■ **Work order 1**: According to the forum post on Obama's Afghanistan troop plan, when will the 30,000 additional troops deploy?
■ **Work order 2**: Continue the forum post on Obama's Afghanistan troop plan from the point where it stops.

■ **Text shown**:
- Opening Delimiter -

# Obama plans to put in 30,000 troops, pull out in 2011, only if things go right.



## matt101pwn (3 Dec 2009)

Article taken from- http://www.cbsnews.com/stories/2009/12/01/politics/main5854969.shtml

(CBS/AP)  President Obama will tell the American people Tuesday night that he will deploy 30,000 additional troops to Afghanistan and plans "to begin the transfer of our forces out" in July 2011. 

"The 30,000 additional troops that I am announcing tonight will deploy in the first part of 2010 - the fastest pace possible - so that they can target the insurgency and secure key population centers," he will say in a primetime speech from West Point, according to excerpts released by the White House. "They will increase our ability to train competent Afghan Security Forces, and to partner with them so that more Afghans can get into the fight. And they will help create the conditions for the United States to transfer responsibility to the Afghans."

- Closing Delimiter -

■ **Data supplied**:

- Opening Delimiter -

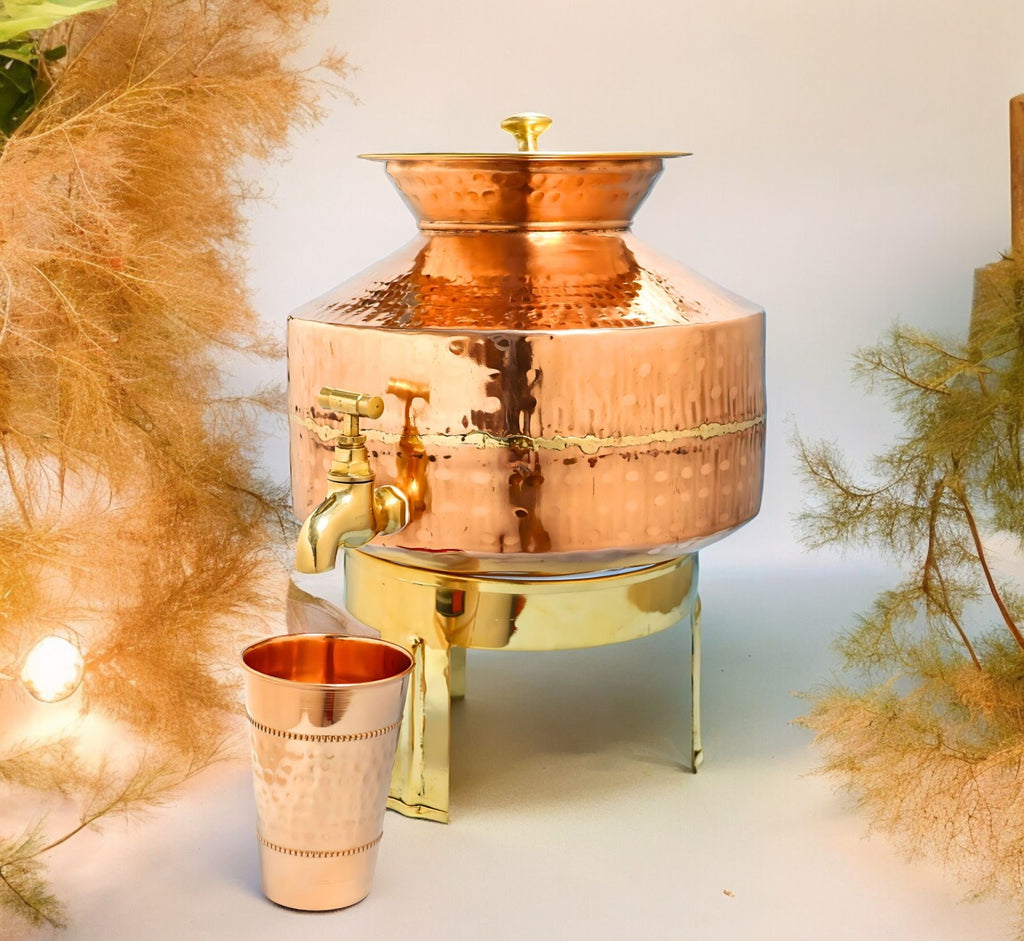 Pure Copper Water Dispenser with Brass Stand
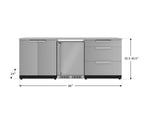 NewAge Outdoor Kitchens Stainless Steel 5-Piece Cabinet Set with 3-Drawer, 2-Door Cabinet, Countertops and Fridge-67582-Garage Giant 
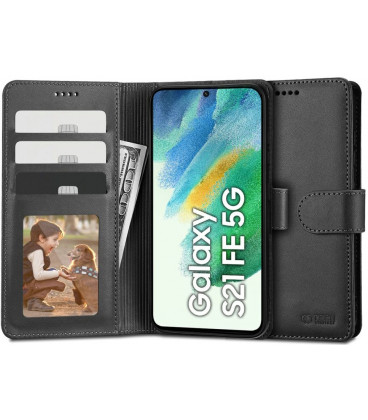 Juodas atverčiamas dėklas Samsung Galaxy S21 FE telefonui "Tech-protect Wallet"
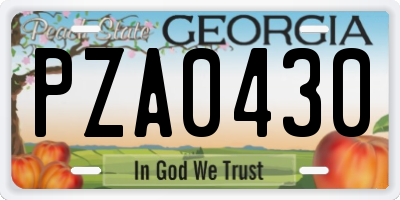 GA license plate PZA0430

- Closing Delimiter -
- Opening Delimiter -

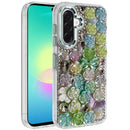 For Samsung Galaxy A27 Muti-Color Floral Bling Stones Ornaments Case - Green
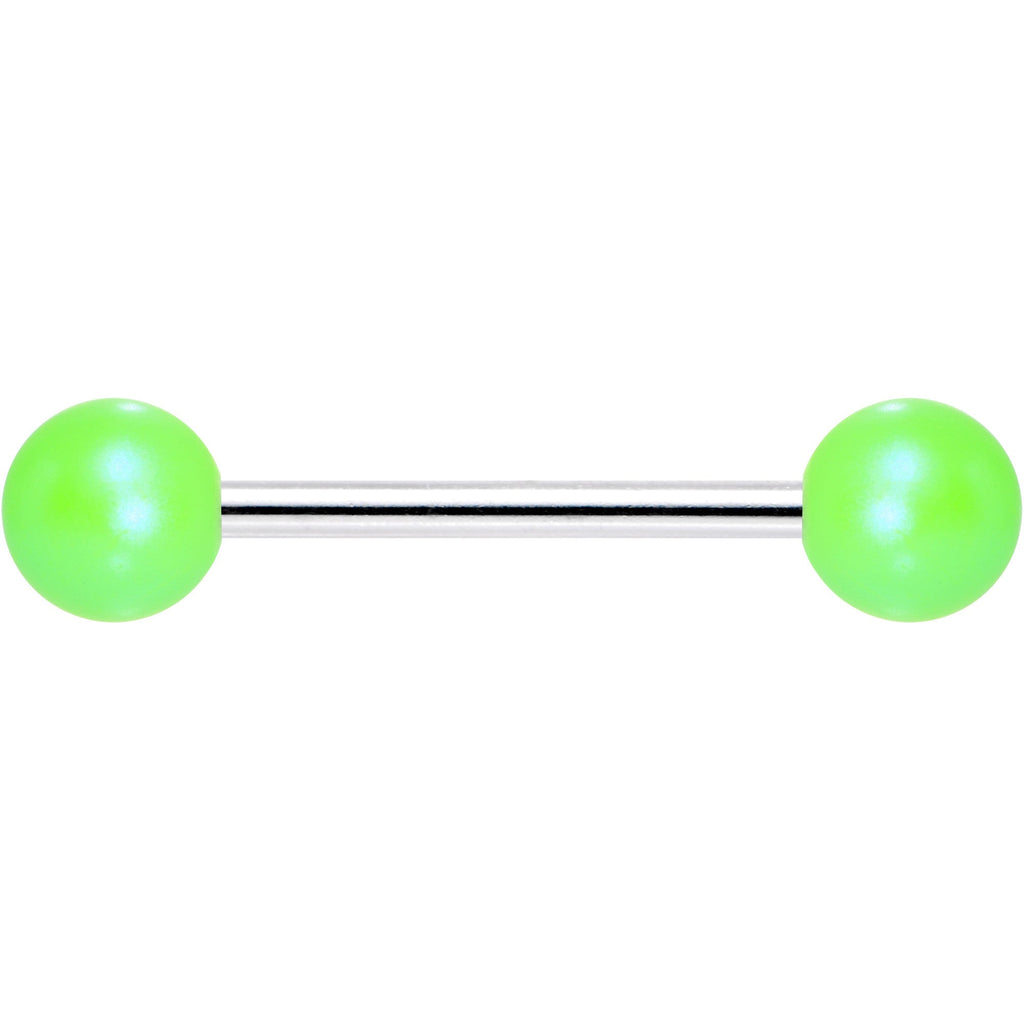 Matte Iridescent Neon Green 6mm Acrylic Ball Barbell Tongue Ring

- Closing Delimiter -

■ **Expected output 1**: In the first part of 2010.

■ **Expected output 2**:
"Taken together, these additional American and international troops will allow us to accelerate handing over responsibility to Afghan forces, and allow us to begin the transfer of our forces out of Afghanistan in July of 2011," the president plans to say. "Just as we have done in Iraq, we will execute this transition responsibly, taking into account conditions on the ground. We will continue to advise and assist Afghanistan’s Security Forces to ensure that they can succeed over the long haul. But it will be clear to the Afghan government - and, more importantly, to the Afghan people - that they will ultimately be responsible for their own country." 

A senior administration official stressed in a conference call with reporters Tuesday afternoon that that the July 2011 date marks the beginning of a process that does not have a defined endpoint. The full withdrawal of troops, the official said, will depend on conditions on the ground. 

The president will also stress that the effort in Afghanistan is an "international effort" that requires contributions from other countries.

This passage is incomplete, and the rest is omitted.